[[ Listed records, beginning ]]

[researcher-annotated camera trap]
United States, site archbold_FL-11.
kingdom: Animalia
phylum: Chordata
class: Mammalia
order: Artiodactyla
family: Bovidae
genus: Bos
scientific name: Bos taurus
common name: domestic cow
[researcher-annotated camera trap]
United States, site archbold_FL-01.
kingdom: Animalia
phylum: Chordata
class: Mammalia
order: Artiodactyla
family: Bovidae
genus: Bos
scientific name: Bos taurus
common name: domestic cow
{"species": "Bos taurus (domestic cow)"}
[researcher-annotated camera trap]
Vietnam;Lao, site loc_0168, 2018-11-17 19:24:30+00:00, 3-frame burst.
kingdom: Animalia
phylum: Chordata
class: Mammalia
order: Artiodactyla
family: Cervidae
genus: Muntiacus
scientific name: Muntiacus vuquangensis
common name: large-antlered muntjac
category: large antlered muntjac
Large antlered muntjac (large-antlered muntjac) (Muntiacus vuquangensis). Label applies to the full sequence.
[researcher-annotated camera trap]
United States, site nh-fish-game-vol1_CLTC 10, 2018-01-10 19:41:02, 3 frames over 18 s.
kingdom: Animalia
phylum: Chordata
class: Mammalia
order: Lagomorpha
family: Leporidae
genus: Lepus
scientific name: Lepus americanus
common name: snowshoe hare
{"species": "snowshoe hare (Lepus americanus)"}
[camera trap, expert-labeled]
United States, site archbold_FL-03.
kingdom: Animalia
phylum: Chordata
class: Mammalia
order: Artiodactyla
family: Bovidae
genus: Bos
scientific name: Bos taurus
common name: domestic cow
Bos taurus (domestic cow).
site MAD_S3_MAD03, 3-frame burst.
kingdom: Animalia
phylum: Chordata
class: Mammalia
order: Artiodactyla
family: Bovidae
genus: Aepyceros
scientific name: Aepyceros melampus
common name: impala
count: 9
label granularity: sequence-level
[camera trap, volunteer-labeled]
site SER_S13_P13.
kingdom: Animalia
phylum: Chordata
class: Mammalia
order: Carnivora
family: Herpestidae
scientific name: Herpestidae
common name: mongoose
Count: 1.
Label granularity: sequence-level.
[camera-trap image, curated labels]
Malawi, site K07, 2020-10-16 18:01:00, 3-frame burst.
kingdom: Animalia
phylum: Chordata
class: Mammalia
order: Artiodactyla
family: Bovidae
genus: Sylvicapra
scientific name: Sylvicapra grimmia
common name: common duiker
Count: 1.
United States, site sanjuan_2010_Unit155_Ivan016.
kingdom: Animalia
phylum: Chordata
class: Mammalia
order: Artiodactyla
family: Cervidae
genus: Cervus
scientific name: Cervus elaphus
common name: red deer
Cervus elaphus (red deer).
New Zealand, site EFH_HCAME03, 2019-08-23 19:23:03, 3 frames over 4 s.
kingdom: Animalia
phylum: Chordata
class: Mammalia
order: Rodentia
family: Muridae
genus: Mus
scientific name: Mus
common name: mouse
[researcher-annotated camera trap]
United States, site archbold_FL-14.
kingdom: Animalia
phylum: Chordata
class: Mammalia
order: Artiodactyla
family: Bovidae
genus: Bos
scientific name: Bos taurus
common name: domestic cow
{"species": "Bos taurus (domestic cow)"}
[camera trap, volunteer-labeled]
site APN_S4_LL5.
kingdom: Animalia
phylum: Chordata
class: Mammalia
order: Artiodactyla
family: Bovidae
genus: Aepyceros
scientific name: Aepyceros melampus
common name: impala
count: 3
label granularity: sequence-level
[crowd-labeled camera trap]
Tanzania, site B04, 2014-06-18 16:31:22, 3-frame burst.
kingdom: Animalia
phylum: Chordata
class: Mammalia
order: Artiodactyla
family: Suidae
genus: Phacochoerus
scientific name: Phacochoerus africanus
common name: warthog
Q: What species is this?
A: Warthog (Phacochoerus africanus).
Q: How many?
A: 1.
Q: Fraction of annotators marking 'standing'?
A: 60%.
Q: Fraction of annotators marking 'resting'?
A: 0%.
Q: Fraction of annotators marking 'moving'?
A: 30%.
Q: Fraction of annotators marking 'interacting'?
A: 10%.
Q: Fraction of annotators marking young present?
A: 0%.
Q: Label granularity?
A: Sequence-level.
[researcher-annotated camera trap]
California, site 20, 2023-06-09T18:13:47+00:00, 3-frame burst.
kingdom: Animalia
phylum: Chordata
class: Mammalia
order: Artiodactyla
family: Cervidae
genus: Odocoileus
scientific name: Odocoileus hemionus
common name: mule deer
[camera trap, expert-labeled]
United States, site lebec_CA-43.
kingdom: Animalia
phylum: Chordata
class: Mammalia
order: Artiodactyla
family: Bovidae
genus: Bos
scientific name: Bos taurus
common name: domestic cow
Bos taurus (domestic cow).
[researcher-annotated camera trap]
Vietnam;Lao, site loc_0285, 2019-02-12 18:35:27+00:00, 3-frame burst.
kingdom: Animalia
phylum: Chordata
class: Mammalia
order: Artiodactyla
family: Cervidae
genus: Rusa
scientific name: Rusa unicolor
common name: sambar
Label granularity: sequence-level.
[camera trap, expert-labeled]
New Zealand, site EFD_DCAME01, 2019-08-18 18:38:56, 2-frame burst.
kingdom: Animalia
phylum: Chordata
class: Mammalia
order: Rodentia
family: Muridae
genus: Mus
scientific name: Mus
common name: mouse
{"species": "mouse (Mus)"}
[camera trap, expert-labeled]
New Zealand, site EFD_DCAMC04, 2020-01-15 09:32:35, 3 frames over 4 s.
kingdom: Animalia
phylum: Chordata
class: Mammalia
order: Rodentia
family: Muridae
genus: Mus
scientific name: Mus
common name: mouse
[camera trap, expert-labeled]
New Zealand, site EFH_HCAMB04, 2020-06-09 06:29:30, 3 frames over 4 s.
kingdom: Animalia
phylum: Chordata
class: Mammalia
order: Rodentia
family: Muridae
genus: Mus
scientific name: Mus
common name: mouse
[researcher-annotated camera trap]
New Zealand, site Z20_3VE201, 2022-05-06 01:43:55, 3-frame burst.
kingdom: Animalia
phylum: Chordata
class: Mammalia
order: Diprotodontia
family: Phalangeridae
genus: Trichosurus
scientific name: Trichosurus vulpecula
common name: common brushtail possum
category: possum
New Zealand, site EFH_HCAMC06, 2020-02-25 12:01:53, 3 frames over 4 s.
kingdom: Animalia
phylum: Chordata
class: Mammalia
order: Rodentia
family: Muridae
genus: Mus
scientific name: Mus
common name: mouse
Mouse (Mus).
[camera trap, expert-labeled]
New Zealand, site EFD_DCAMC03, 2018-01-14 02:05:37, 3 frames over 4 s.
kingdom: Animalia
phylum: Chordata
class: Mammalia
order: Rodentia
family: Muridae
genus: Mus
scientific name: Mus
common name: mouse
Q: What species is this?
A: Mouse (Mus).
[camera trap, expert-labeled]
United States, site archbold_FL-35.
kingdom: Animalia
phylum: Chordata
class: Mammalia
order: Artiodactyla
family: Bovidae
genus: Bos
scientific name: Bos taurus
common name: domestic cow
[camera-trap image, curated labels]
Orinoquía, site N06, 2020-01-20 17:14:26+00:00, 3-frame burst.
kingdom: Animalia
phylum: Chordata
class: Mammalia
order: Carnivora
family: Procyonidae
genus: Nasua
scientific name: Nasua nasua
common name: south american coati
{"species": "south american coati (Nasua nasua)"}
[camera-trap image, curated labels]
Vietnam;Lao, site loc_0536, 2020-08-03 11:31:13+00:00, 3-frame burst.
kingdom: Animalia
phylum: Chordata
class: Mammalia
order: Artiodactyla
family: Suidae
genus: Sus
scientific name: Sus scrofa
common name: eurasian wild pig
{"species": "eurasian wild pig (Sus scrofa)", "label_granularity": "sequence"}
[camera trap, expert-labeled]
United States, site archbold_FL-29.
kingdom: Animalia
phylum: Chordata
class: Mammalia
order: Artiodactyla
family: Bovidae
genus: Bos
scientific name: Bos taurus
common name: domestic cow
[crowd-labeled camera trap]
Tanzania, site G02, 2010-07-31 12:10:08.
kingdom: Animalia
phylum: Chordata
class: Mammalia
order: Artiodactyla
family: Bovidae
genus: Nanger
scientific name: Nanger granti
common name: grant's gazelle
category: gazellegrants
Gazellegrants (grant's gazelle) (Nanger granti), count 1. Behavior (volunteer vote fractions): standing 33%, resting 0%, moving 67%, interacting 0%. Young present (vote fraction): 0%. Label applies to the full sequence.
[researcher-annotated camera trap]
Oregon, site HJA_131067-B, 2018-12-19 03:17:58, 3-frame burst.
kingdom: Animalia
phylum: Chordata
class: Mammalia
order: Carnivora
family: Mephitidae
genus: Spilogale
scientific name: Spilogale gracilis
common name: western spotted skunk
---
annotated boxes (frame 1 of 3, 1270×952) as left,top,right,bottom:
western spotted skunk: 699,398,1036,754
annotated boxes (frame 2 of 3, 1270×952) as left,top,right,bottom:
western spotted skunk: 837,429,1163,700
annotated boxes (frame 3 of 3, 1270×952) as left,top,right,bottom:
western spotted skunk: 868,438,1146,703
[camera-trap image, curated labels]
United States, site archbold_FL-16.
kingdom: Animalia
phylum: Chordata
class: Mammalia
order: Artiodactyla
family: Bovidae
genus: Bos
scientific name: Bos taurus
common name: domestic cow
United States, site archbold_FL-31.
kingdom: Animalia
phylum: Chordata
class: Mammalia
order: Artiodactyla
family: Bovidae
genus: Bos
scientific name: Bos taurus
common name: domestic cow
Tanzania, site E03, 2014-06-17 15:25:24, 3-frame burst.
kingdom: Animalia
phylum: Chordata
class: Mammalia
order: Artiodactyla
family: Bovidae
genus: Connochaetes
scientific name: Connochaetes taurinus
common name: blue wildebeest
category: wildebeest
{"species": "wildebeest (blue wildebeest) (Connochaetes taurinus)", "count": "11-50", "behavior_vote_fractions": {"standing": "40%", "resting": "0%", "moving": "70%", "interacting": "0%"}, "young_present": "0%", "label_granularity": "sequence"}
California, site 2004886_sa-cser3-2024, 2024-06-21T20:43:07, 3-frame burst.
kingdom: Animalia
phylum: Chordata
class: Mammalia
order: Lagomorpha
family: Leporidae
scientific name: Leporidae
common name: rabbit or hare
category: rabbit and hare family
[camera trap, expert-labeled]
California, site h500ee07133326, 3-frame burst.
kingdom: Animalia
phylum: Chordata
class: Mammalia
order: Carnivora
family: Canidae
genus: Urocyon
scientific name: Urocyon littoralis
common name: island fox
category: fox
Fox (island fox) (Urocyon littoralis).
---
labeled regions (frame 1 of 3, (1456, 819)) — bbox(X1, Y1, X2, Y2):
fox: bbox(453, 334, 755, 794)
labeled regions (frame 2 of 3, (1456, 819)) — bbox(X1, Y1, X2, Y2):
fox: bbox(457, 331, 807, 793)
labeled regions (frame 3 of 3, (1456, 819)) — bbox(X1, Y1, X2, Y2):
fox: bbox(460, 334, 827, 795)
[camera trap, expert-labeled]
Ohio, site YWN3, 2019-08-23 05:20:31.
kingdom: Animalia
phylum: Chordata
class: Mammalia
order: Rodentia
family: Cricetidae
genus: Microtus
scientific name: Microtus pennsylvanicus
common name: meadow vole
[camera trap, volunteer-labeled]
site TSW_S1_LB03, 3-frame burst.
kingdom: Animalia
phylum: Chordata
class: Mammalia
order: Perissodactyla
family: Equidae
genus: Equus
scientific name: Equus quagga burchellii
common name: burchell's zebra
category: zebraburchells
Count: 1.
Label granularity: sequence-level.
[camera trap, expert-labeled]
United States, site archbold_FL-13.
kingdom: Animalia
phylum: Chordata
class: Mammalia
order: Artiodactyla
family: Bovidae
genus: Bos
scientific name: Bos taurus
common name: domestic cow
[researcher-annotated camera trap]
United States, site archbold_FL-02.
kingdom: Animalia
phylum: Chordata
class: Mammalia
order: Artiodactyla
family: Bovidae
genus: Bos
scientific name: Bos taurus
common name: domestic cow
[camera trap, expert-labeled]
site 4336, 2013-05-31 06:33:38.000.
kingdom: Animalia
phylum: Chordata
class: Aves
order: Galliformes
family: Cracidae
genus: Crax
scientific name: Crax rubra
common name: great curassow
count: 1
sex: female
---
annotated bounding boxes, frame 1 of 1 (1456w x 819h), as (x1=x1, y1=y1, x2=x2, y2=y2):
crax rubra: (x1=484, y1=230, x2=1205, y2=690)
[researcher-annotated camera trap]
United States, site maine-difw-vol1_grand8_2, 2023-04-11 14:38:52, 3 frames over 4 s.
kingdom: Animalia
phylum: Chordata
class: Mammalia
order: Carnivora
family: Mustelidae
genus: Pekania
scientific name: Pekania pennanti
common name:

[[ Listed records, end ]]

== About this task ==
This exercise calls for the line containing "class: Aves" and each line after it in the records, copied exactly.

== Exercise solution ==
class: Aves
order: Galliformes
family: Cracidae
genus: Crax
scientific name: Crax rubra
common name: great curassow
count: 1
sex: female
---
annotated bounding boxes, frame 1 of 1 (1456w x 819h), as (x1=x1, y1=y1, x2=x2, y2=y2):
crax rubra: (x1=484, y1=230, x2=1205, y2=690)
[researcher-annotated camera trap]
United States, site maine-difw-vol1_grand8_2, 2023-04-11 14:38:52, 3 frames over 4 s.
kingdom: Animalia
phylum: Chordata
class: Mammalia
order: Carnivora
family: Mustelidae
genus: Pekania
scientific name: Pekania pennanti
common name:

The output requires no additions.